:: PASSAGE FOR REVIEW ::
%%
In reading the many articles and opinion pieces in the aftermath of Saturday's shooting, I discovered Gabrielle Giffords, in her political life, was attacked by those on the left as well as those on the right.  Certain personalities on the right put her in "crosshairs of [their] target map." But liberals also declared her "dead to them" when she voted against the Obama health care plan and later voted against Pelosi as minority leader. Numerous media outlets and "opinionators" are blaming specific people for the shooting. Still others are blaming the media in general. What are they concerned about?  The words flowing in our political water sources and poisoning our own groundwater tables, reservoirs and wells.

It doesn't take much to incite violence in those who are dealing with mental illness or anger issues predisposing them to be violent themselves. With the MD mailbombs, it was something as simple as "see something, say something" and a reaction to that statement.  So words of violence can be expected to cause even more harm.
%%
:: TASK LIST ::
a: Rewrite the passage on the Giffords shooting from "In reading the" up to and including "reservoirs and wells.", putting "news organizations" in place of "media outlets".
b: According to the passage on the Giffords shooting, which two votes led liberals to declare Giffords "dead to them"?
The entries that follow have no connection to the passage on the Giffords shooting.

:: DATASET ENTRIES ::
%%
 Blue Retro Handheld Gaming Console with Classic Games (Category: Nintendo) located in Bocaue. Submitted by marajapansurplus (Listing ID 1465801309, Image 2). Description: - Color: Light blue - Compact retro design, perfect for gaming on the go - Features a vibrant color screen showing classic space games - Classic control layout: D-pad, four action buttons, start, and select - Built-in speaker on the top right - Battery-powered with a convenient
%%
%%
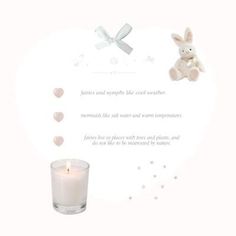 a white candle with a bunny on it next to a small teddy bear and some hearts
%%
:: SOLUTIONS PER TASK ::
a:
In reading the many articles and opinion pieces in the aftermath of Saturday's shooting, I discovered Gabrielle Giffords, in her political life, was attacked by those on the left as well as those on the right.  Certain personalities on the right put her in "crosshairs of [their] target map." But liberals also declared her "dead to them" when she voted against the Obama health care plan and later voted against Pelosi as minority leader. Numerous news organizations and "opinionators" are blaming specific people for the shooting. Still others are blaming the media in general. What are they concerned about?  The words flowing in our political water sources and poisoning our own groundwater tables, reservoirs and wells.

b: Her vote against the Obama health care plan and her later vote against Pelosi as minority leader.